Apparent 3He, 21Ne, 38Ar, 78Kr, and 83Kr CRE ages, calculated on the basis of the whole-rock composition determined by ICP-MS (Supplementary Materials) and element-specific galactic cosmic ray (GCR) production rates at a nominal shielding of 40 g/cm2 (24), are listed in Table 3. The cosmogenic nuclides yield weighted average exposure ages of 2.14 ± 0.25 Ma (MSWD = 1.96), 4.11 ± 0.49 Ma (MSWD = 23.4), 4.77 ± 0.54 Ma (MSWD = 2.63), 12.1 ± 1.7 Ma (MSWD = 1.13), and 8.7 ± 1.6 Ma (MSWD = 0.23), respectively. Cartwright et al. (10) obtained apparent 3He, 21Ne, and 38Ar exposure ages of 5.1, 11.4, and 5.4 Ma, respectively, at nominal shielding. Although there is agreement between 38Ar exposure ages for our work and Cartwright et al. (10), 3He and 21Ne exposure ages differ considerably between the two studies. The source of the discrepancies is unclear but may be related to variations in the chemical composition used to calculate exposure ages. The exposure ages reported here represent the average of replicate analyses (Table 3) and are therefore unlikely to be biased by sample-to-sample variations in chemical composition. The differences in apparent 3He, 21Ne, 38Ar, 78Kr, and 83Kr exposure ages indicate that (i) shielding differed considerably from “nominal” (40 g/cm2), (ii) a complex irradiation history involving pre-ejection irradiation or in-transit breakup occurred, (iii) some cosmogenic nuclides were lost due to heating during ejection from Mars, if pre-exposure occurred, or during terrestrial atmospheric entry, and/or (iv) solar cosmic ray (SCR) contributions are significant. These irradiation scenarios are explored in more detail below.

Data segment =
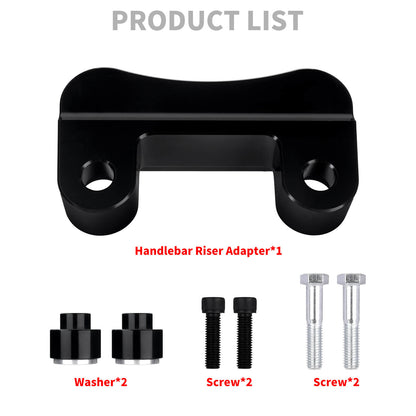 GP008201_HCmotorku_Black Pull Back Plate Handlebar Riser Adaptor For Harley Touring Softail Dyna Product List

Task instructions = Write the next part of the passage on cosmic-ray exposure ages, picking up after its final sentence.

Response for this exercise =
Table 3 Apparent CRE ages at nominal shielding.

All production rates were calculated using the equations of Eugster and Michel (24) for a nominal shielding of 40 g/cm2, with P21 modified to account for Na using the Na/Mg production rate at 40 g/cm2 of shielding from Hohenberg et al. (61). All production rates are based on the whole-rock composition determined by ICP-MS (see the Supplementary Materials), with SiO2 from Agee et al. (20). The weighted average ages, including production rate uncertainties, are shown in bold.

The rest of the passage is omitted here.